▶ WHAT YOU NEED TO DO
Return the full listing exactly as it is written.

▶ DATA FOR PROCESSING
_ _ _
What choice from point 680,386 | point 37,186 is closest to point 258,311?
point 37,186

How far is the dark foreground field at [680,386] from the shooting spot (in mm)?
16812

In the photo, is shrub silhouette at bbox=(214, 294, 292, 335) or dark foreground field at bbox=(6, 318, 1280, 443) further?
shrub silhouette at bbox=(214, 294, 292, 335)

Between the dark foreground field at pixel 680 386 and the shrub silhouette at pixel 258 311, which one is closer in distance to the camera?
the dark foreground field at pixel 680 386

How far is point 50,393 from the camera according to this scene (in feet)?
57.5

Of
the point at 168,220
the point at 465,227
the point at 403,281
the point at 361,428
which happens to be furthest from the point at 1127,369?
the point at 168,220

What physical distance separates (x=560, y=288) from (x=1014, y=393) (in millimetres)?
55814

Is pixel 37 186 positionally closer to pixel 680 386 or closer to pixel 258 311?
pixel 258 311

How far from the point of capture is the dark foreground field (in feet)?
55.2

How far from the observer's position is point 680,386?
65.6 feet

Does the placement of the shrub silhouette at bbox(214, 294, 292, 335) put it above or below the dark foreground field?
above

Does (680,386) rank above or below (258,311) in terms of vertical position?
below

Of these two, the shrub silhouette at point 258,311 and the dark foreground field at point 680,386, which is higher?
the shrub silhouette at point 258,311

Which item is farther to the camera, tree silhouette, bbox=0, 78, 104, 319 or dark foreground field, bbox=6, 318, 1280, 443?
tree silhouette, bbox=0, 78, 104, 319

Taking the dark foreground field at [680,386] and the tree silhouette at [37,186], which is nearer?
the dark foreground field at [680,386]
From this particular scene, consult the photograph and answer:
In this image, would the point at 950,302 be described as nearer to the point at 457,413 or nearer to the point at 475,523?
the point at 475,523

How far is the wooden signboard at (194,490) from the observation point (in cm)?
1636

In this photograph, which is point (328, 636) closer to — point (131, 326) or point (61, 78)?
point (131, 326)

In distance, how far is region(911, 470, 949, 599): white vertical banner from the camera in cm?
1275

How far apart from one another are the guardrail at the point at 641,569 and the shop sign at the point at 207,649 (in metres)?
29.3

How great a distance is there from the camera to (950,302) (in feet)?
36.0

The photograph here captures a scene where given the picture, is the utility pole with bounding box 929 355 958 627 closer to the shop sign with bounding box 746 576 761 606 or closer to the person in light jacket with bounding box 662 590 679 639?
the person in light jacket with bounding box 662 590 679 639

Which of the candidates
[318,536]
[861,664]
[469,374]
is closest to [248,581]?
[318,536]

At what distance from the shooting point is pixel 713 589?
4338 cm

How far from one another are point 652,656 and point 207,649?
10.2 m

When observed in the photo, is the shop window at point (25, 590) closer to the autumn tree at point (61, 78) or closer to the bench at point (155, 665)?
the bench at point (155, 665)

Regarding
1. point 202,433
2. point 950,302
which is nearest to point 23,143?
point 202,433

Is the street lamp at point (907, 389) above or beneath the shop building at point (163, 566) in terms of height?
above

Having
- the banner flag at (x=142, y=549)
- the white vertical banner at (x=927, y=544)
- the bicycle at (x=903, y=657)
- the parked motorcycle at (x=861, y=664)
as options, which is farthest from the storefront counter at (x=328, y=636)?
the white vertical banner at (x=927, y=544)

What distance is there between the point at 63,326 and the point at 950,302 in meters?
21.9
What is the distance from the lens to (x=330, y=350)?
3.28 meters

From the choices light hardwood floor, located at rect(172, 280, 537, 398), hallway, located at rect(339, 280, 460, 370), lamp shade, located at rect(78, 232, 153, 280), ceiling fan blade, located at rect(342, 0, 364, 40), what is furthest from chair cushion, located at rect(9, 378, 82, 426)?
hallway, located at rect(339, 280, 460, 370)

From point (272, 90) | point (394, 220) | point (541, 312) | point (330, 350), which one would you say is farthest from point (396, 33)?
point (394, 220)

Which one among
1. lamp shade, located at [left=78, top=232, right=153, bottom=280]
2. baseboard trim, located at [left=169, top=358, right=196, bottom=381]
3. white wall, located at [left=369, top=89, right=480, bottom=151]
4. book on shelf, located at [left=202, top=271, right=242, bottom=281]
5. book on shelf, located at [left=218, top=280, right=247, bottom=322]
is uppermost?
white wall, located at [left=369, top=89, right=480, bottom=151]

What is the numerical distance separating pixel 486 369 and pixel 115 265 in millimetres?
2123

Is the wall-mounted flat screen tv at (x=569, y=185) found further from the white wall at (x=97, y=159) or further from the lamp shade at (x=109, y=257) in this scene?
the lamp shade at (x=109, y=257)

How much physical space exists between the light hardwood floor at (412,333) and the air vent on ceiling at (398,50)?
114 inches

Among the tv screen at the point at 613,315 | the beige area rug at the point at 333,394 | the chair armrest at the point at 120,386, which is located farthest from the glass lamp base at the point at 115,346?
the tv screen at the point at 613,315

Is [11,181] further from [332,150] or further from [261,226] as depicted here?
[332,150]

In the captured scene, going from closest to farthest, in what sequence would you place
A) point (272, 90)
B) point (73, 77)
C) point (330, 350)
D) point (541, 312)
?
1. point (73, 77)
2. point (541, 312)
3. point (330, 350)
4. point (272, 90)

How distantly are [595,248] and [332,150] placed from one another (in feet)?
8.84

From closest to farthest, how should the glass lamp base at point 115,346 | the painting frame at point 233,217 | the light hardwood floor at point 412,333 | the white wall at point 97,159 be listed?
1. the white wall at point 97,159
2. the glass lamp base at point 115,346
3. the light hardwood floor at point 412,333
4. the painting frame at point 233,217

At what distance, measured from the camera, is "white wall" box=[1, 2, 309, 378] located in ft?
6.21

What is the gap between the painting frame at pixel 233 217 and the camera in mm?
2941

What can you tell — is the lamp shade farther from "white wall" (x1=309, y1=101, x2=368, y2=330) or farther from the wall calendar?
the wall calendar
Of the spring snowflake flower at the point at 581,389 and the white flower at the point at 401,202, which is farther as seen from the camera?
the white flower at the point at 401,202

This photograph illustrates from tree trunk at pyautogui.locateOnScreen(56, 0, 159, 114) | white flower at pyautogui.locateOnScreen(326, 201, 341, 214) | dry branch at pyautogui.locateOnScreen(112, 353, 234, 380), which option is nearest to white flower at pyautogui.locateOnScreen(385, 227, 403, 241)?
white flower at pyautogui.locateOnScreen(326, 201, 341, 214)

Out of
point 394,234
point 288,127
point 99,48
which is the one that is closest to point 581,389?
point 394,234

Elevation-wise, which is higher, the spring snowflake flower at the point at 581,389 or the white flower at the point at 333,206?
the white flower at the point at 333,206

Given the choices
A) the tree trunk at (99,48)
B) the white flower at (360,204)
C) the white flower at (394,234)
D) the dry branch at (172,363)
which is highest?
_ _ _
▶ RIGHT ANSWER
What choice from point 680,386 | point 37,186 is closest to point 258,311?
point 37,186

How far is the dark foreground field at [680,386] from the shooting spot (in mm)?
16812

In the photo, is shrub silhouette at bbox=(214, 294, 292, 335) or dark foreground field at bbox=(6, 318, 1280, 443) further?
shrub silhouette at bbox=(214, 294, 292, 335)

Between the dark foreground field at pixel 680 386 and the shrub silhouette at pixel 258 311, which one is closer in distance to the camera?
the dark foreground field at pixel 680 386

How far is point 50,393 from the camera according to this scene (in feet)?
57.5

Of
the point at 168,220
the point at 465,227
the point at 403,281
the point at 361,428
which happens to be furthest from the point at 1127,369?
the point at 168,220

What physical distance separates (x=560, y=288) from (x=1014, y=393) (in millimetres)?
55814

Is pixel 37 186 positionally closer to pixel 680 386 or closer to pixel 258 311?
pixel 258 311

How far from the point of capture is the dark foreground field (in feet)?
55.2

How far from the observer's position is point 680,386?
65.6 feet

Does the placement of the shrub silhouette at bbox(214, 294, 292, 335) put it above or below the dark foreground field?
above

Does (680,386) rank above or below (258,311) in terms of vertical position?
below

Of these two, the shrub silhouette at point 258,311 and the dark foreground field at point 680,386, which is higher?
the shrub silhouette at point 258,311

Which item is farther to the camera, tree silhouette, bbox=0, 78, 104, 319 or dark foreground field, bbox=6, 318, 1280, 443?
tree silhouette, bbox=0, 78, 104, 319

Taking the dark foreground field at [680,386] and the tree silhouette at [37,186], which is nearer?
the dark foreground field at [680,386]
From this particular scene, consult the photograph and answer:
In this image, would the point at 950,302 be described as nearer to the point at 457,413 or nearer to the point at 475,523?
the point at 475,523

How far is the wooden signboard at (194,490) from the observation point (in cm)?
1636

In this photograph, which is point (328, 636) closer to — point (131, 326) or point (61, 78)?
point (131, 326)

In distance, how far is region(911, 470, 949, 599): white vertical banner from the camera in cm?
1275

How far apart from one another are the guardrail at the point at 641,569 and the shop sign at the point at 207,649 (in metres)?
29.3

How great a distance is there from the camera to (950,302) (in feet)?
36.0

The photograph here captures a scene where given the picture, is the utility pole with bounding box 929 355 958 627 closer to the shop sign with bounding box 746 576 761 606 or closer to the person in light jacket with bounding box 662 590 679 639?
the person in light jacket with bounding box 662 590 679 639

Which of the candidates
[318,536]
[861,664]
[469,374]
is closest to [248,581]?
[318,536]

At what distance from the shooting point is pixel 713 589?
4338 cm

How far from one another are point 652,656 and point 207,649?
10.2 m

When observed in the photo, is the shop window at point (25, 590) closer to the autumn tree at point (61, 78) or closer to the bench at point (155, 665)?
the bench at point (155, 665)

Regarding
1. point 202,433
2. point 950,302
which is nearest to point 23,143?
point 202,433

Is the street lamp at point (907, 389) above or beneath the shop building at point (163, 566) in terms of height?
above

Having
- the banner flag at (x=142, y=549)
- the white vertical banner at (x=927, y=544)
- the bicycle at (x=903, y=657)
- the parked motorcycle at (x=861, y=664)
as options, which is farthest from the storefront counter at (x=328, y=636)?
the white vertical banner at (x=927, y=544)

What distance is there between the point at 63,326 and the point at 950,302 in meters?
21.9
What is the distance from the lens to (x=330, y=350)?
3.28 meters

From the choices light hardwood floor, located at rect(172, 280, 537, 398), hallway, located at rect(339, 280, 460, 370), lamp shade, located at rect(78, 232, 153, 280), ceiling fan blade, located at rect(342, 0, 364, 40), what is furthest from chair cushion, located at rect(9, 378, 82, 426)?
hallway, located at rect(339, 280, 460, 370)

From point (272, 90) | point (394, 220) | point (541, 312) | point (330, 350), which one would you say is farthest from point (396, 33)?
point (394, 220)

Which one among
1. lamp shade, located at [left=78, top=232, right=153, bottom=280]
2. baseboard trim, located at [left=169, top=358, right=196, bottom=381]
3. white wall, located at [left=369, top=89, right=480, bottom=151]
4. book on shelf, located at [left=202, top=271, right=242, bottom=281]
5. book on shelf, located at [left=218, top=280, right=247, bottom=322]
is uppermost?
white wall, located at [left=369, top=89, right=480, bottom=151]

What is the numerical distance separating pixel 486 369 and pixel 115 265 in millimetres?
2123

Is the wall-mounted flat screen tv at (x=569, y=185) found further from the white wall at (x=97, y=159) or further from the lamp shade at (x=109, y=257) in this scene?
the lamp shade at (x=109, y=257)

How much physical space exists between the light hardwood floor at (412,333) and the air vent on ceiling at (398,50)?
114 inches

Among the tv screen at the point at 613,315 | the beige area rug at the point at 333,394 | the chair armrest at the point at 120,386, which is located farthest from the glass lamp base at the point at 115,346?
the tv screen at the point at 613,315

Is [11,181] further from [332,150] or further from [261,226] as depicted here?
[332,150]

In the captured scene, going from closest to farthest, in what sequence would you place
A) point (272, 90)
B) point (73, 77)
C) point (330, 350)
D) point (541, 312)
?
1. point (73, 77)
2. point (541, 312)
3. point (330, 350)
4. point (272, 90)

How distantly are [595,248] and [332,150] placed from one another (in feet)?
8.84

From closest to farthest, how should the glass lamp base at point 115,346 | the painting frame at point 233,217 | the light hardwood floor at point 412,333 | the white wall at point 97,159 be listed?
1. the white wall at point 97,159
2. the glass lamp base at point 115,346
3. the light hardwood floor at point 412,333
4. the painting frame at point 233,217

At what distance, measured from the camera, is "white wall" box=[1, 2, 309, 378] located in ft?
6.21

What is the gap between the painting frame at pixel 233 217 and the camera in mm?
2941

What can you tell — is the lamp shade farther from "white wall" (x1=309, y1=101, x2=368, y2=330) or farther from the wall calendar?
the wall calendar
Of the spring snowflake flower at the point at 581,389 and the white flower at the point at 401,202, which is farther as seen from the camera?
the white flower at the point at 401,202

This photograph illustrates from tree trunk at pyautogui.locateOnScreen(56, 0, 159, 114) | white flower at pyautogui.locateOnScreen(326, 201, 341, 214) | dry branch at pyautogui.locateOnScreen(112, 353, 234, 380), which option is nearest to white flower at pyautogui.locateOnScreen(385, 227, 403, 241)?
white flower at pyautogui.locateOnScreen(326, 201, 341, 214)

Out of
point 394,234
point 288,127
point 99,48
which is the one that is closest to point 581,389?
point 394,234

Elevation-wise, which is higher, the spring snowflake flower at the point at 581,389 or the white flower at the point at 333,206?
the white flower at the point at 333,206

Given the choices
A) the tree trunk at (99,48)
B) the white flower at (360,204)
C) the white flower at (394,234)
D) the dry branch at (172,363)
which is highest?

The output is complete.